Date: Mon, 28 Sep 2009 18:14:24 -0400
Reply-To: msz03@albany.edu
Sender: "SAS(r) Discussion" <SAS-L@LISTSERV.UGA.EDU>
From: Mike Zdeb <msz03@ALBANY.EDU>
Subject: Re: A big flat file is not fitting into a disk. How to work with
it?
Content-Type: text/plain;charset=iso-8859-1
hi ... basic idea of using a format to grab records from a file
goes way back ... 1996 (maybe further, probably as soon as when the
CNTLIN data set option was added to PROC FORMAT ... whenever that was)
http://www.lexjansen.com/sugi/sugi21/po/220-21.pdf
--
Mike Zdeb
U@Albany School of Public Health
One University Place
Rensselaer, New York 12144-3456
P/518-402-6479 F/630-604-1475
> Tetyana -
>
> For a little more information on Paul D's format method - it was
> recently presented at WUSS as "Proc Format, a Speedy Alternative to
> Sort/Sort Merge" by Jenine Milum. Good solution for searching an
> oversized data set on one pass.
>
> http://www.wuss.org/proceedings09/09WUSSProceedings/html/source/sections
> /app.html
>
> On your ouptut data - not sure if it will also be too large - but here's
> a few pointers - run a few tests first using "options obs=100000;" or
> something suitable, and restore on the final run with "options
> obs=max;".
>
> Use the tests to try out "options compress=yes;" and shortening unneeded
> long vars. A proc contents and some proc freqs might be helpful to
> examine the vars. For example if you have a large number of single digit
> numbers stored as numeric, translating them to 1 byte character will
> reduce your file by up to 7/8th. Text fields are often the biggest
> culprits - look for free form text fields - they can be 1000 bytes or
> more of unneeded space - drop 'em if you don't need them.
>
> Also look into your mainframe allocations - you can grab a lot of space
> on the mainframe if you need - something like this grabs up to 59
> volumes on zOS with 4000+16*4000 cylinders:
>
> LIBNAME BIG "YOUR.SAS.FILE.REF" DISP=NEW UNIT=(SYSDA,59)

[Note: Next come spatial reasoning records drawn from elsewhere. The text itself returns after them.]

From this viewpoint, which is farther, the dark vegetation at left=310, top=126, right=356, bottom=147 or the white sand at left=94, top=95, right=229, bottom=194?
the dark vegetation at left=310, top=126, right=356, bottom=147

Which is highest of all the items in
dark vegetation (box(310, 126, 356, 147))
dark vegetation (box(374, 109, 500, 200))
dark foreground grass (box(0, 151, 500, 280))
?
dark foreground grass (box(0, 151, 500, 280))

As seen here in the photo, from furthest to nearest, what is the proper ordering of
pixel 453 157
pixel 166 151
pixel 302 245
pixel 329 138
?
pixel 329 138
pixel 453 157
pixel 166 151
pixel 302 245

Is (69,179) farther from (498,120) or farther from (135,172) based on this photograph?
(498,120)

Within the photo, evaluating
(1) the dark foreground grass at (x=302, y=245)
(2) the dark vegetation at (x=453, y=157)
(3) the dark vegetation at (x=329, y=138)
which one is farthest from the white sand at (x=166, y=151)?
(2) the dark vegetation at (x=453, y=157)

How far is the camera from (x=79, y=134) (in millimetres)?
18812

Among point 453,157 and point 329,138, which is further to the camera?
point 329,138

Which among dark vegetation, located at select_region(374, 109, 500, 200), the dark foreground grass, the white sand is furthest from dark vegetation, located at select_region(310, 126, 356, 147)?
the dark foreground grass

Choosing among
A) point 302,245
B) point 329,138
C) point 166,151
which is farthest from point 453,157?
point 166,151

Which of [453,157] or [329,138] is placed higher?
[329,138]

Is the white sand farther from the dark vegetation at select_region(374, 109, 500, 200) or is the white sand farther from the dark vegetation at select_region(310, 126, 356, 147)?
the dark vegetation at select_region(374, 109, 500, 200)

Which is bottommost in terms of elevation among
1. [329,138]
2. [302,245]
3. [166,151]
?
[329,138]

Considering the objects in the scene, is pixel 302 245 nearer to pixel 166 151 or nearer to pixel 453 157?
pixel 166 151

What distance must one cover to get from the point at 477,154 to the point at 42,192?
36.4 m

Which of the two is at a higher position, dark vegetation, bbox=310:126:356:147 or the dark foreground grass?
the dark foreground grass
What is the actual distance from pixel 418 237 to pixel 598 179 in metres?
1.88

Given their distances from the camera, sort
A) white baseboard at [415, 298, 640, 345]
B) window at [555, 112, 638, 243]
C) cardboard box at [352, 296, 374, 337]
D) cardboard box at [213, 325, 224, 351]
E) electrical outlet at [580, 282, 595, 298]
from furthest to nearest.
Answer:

> SPACE=(CYL,(4000,4000)) LABEL=RETPD=7;
>
> or
>
> FILENAME BIG "YOUR.FLAT.FILE.REF" DISP=NEW UNIT=(SYSDA,59)
> SPACE=(CYL,(4000,4000)) LRECL=1024 RECFM=FB LABEL=RETPD=7;
>
> You'll need to figure out an appropriate LRECL and RECFM etc.
>
> Remember to delete this asap after you are finished or you might get a
> nasty phone call from your DBA
>
> Hope that helps -
>
> Paul Choate
> DDS Data Extraction
> (916) 654-2160
>
> -----Original Message-----
> From: SAS(r) Discussion [mailto:SAS-L@LISTSERV.UGA.EDU] On Behalf Of
> Tetyana
> Sent: Saturday, September 26, 2009 9:53 PM
> To: SAS-L@LISTSERV.UGA.EDU
> Subject: A big flat file is not fitting into a disk. How to work with
> it?
>
> Hi All,
>
> My boss asked me for the answer and the code for the next question.
> Can you please help? I copied his question completely. I don't have
> any idea how to do it and I used SAS on a mainframe (UNIX) only once a
> long time ago.
>
> If I had big flat file not fitting into a disk, say 2.2 billion
> records, unsorted and has 50,000 different keys and I wanted to create
> another file by merging the big file with a much smaller file of
> 10,000 keys and I wanted only those records in the big file that DO
> NOT MATCH the keys in the smaller file, how would I do it in the
> mainframe. Remember that I can not allocate that much disk space even
> if it's temporary.
>
> Best Regards,
> Tetyana
>
|